Management requires strict avoidance of hypoglycemia to restore awareness. Judicious timing of insulin administration and carbohydrate ingestion (eg, in relation to physical activity) is necessary.
(Choices A, B, and D) Thiazide diuretics (eg, hydrochlorothiazide) and statins (eg, simvastatin) can raise blood glucose levels, making glycemic control somewhat more difficult.

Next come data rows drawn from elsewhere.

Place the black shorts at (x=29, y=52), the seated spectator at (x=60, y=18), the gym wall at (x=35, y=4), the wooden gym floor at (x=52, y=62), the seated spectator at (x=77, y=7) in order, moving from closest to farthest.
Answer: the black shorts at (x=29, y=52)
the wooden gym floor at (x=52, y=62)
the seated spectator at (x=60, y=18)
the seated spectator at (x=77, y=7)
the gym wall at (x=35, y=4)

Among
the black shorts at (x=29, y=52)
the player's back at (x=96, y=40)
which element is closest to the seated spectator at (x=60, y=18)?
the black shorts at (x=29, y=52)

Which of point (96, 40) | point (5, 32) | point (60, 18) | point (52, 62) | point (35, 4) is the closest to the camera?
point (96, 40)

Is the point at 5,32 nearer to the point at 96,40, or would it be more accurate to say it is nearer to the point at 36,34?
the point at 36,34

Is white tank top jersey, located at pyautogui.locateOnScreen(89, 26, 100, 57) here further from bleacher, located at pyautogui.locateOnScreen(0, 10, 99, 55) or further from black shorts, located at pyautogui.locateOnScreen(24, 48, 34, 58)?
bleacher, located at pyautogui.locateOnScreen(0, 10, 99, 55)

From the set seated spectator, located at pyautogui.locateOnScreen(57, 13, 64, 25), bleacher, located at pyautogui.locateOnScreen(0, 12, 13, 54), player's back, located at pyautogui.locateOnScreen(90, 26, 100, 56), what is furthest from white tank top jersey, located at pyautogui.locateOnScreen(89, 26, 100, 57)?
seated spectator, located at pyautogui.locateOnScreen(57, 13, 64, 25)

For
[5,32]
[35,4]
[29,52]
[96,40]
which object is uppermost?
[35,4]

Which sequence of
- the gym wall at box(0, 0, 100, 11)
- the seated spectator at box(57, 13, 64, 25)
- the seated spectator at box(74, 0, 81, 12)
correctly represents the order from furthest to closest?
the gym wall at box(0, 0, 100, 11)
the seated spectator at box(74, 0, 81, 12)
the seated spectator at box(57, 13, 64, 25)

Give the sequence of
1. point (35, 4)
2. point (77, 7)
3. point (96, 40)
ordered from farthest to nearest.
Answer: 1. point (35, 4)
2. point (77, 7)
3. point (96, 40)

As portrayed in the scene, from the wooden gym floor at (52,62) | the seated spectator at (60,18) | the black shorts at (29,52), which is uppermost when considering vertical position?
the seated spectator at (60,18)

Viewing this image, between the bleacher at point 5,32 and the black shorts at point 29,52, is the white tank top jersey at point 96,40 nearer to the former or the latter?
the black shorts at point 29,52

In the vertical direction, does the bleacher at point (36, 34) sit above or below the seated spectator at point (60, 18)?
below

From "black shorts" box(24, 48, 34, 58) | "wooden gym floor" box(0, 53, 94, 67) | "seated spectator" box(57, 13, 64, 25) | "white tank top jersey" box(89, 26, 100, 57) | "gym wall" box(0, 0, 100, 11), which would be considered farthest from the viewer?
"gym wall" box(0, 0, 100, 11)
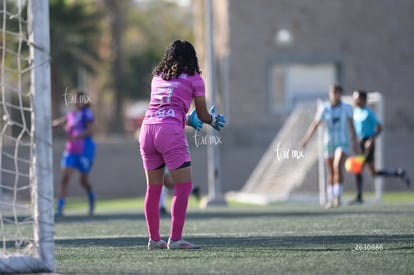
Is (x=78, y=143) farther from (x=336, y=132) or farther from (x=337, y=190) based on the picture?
(x=337, y=190)

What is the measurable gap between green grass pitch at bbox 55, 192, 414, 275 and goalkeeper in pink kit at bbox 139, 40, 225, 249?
324 millimetres

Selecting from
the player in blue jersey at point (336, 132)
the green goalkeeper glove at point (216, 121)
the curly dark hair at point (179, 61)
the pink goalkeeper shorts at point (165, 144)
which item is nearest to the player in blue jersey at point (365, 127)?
the player in blue jersey at point (336, 132)

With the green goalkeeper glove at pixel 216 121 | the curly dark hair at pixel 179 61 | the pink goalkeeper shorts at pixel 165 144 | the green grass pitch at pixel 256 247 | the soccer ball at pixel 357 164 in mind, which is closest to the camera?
the green grass pitch at pixel 256 247

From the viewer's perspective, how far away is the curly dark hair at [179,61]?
30.9 ft

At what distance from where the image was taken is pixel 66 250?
9.64 meters

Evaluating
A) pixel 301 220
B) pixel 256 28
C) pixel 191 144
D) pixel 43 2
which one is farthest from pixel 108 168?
pixel 43 2

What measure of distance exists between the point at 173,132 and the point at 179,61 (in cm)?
67

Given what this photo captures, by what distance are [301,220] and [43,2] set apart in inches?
277

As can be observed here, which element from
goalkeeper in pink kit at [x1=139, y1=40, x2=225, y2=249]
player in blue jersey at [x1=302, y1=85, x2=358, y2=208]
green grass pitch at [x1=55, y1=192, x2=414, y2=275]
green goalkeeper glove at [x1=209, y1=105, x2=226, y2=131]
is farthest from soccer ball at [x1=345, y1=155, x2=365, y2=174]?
goalkeeper in pink kit at [x1=139, y1=40, x2=225, y2=249]

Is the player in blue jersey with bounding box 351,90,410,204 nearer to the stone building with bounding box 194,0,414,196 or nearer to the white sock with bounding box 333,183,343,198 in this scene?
the white sock with bounding box 333,183,343,198

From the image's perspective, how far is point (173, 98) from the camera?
30.8ft

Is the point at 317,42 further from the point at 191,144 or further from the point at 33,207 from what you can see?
the point at 33,207

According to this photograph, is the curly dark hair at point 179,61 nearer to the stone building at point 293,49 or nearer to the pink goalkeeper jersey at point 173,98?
the pink goalkeeper jersey at point 173,98

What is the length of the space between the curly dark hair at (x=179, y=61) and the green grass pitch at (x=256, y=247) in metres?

In contrast, ACE inhibitors (eg, lisinopril) increase insulin sensitivity and can occasionally induce hypoglycemia. However, these agents do not significantly affect hypoglycemia awareness.
Educational objective:
Hypoglycemia normally prompts a catecholamine (eg, epinephrine) surge, which increases hepatic glucose production and triggers hypoglycemic symptoms. Recurrent or severe hypoglycemia in patients with long-standing diabetes reduces the glucose-raising effects of epinephrine and suppresses the symptoms related to the catecholamine surge, increasing the risk for progressively worsening hypoglycemic episodes.